Après ce week-end plage, on reprend la route direction plein est pour rejoindre Kampot. Après une matinée de route, on arrive à destination. 20140303_014Un rapide tour de la ville (et du quartier touristique au bord de la rivière) pour trouver un hébergement abordable et disponible et on atterrit dans une guesthouse ambiance « chill out » (relax, quoi) au bord du fleuve. Il y a des bungalows en bambou dans le jardin et une chambre avec deux lits doubles un peu défoncés et entre les deux un vieux ventilo dans la maison sur pilotis dont la terrasse donne directement dans la rivière (sans rambarde). On pose nos sacs dans la chambre, on mange, on fait un peu d’école et on part passer l’après midi en ville, on verra demain matin ce qu’on fait.
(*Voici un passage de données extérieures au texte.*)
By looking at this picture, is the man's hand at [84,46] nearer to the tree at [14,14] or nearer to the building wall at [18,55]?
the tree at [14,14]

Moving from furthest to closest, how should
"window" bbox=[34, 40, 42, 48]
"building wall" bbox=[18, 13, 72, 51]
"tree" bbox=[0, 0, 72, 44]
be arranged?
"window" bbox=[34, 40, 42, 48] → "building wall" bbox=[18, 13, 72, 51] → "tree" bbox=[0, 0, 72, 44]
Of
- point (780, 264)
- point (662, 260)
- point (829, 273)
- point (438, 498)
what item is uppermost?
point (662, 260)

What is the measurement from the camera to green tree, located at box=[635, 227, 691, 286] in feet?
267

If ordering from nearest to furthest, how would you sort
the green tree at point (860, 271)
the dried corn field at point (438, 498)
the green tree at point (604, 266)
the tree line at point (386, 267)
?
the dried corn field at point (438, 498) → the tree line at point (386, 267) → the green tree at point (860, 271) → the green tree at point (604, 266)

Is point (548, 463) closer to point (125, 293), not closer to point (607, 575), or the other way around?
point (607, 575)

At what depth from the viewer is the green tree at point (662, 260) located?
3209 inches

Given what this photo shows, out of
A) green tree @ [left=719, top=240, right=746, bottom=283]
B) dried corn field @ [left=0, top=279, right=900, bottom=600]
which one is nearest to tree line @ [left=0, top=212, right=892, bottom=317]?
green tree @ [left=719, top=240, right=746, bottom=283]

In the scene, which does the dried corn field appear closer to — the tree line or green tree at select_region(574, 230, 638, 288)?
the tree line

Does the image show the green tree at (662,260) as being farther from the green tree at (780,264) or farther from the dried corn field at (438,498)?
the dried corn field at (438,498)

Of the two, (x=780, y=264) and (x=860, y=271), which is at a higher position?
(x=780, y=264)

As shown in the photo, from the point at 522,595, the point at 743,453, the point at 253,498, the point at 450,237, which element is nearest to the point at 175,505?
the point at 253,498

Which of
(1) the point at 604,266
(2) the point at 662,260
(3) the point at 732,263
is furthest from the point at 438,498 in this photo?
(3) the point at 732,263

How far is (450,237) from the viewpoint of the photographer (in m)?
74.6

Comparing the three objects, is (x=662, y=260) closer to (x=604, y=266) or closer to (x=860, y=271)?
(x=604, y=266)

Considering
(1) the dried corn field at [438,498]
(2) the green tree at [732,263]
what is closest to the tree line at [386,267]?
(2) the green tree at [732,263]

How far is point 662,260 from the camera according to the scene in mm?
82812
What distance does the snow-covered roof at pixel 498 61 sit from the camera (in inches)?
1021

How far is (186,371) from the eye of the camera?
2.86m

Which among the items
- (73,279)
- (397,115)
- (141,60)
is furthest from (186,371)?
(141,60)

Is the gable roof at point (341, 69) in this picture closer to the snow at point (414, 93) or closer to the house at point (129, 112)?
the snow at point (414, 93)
Dans le centre de Kampot, on rencontre une famille allemande elle aussi en voyage : ils sont partis depuis deux ans sans date de retour avec leurs deux filles de 7 et 3 ans. Les loyers de leur maison qu’ils ont mis en location plus quelques économies leur permettent de voyager. L’idée est aussi de déscolariser leurs filles du système scolaire traditionnel pour un apprentissage par l’enfant. On discute de leur démarche pendant que les enfants font une partie de mini golf (!?) dans la guesthouse où ils logent. Il commence à se faire tard et ils partent demain tôt pour le Cambodge, on les quitte donc pour retourner dans notre guesthouse.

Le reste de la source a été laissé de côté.